### Exercise objective
Transcribe word for word the lines below from the line with "蓝色科技企业宣传AE模板" through the line with "Orvis Water Shoes Men's Size 12 Gray/Green.", ends included.

### The data

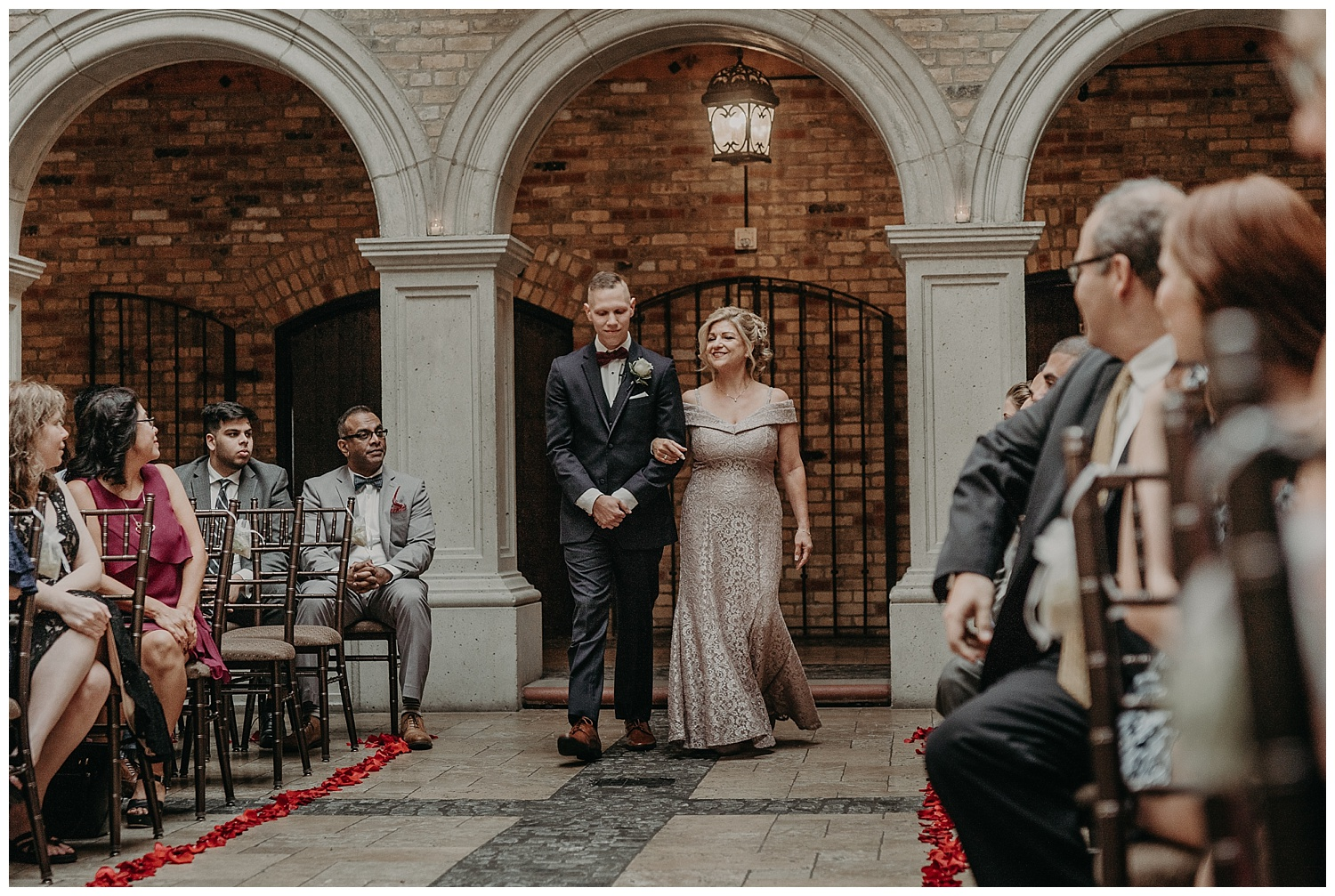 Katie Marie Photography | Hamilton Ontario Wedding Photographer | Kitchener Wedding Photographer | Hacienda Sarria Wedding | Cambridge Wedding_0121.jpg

==

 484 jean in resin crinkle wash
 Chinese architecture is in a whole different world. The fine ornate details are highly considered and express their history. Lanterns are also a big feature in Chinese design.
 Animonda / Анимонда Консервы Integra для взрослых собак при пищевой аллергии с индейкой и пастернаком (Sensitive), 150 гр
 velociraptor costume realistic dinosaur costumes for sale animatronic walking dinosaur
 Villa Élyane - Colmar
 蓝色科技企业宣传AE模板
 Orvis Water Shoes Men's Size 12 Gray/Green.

### Solution
 蓝色科技企业宣传AE模板
 Orvis Water Shoes Men's Size 12 Gray/Green.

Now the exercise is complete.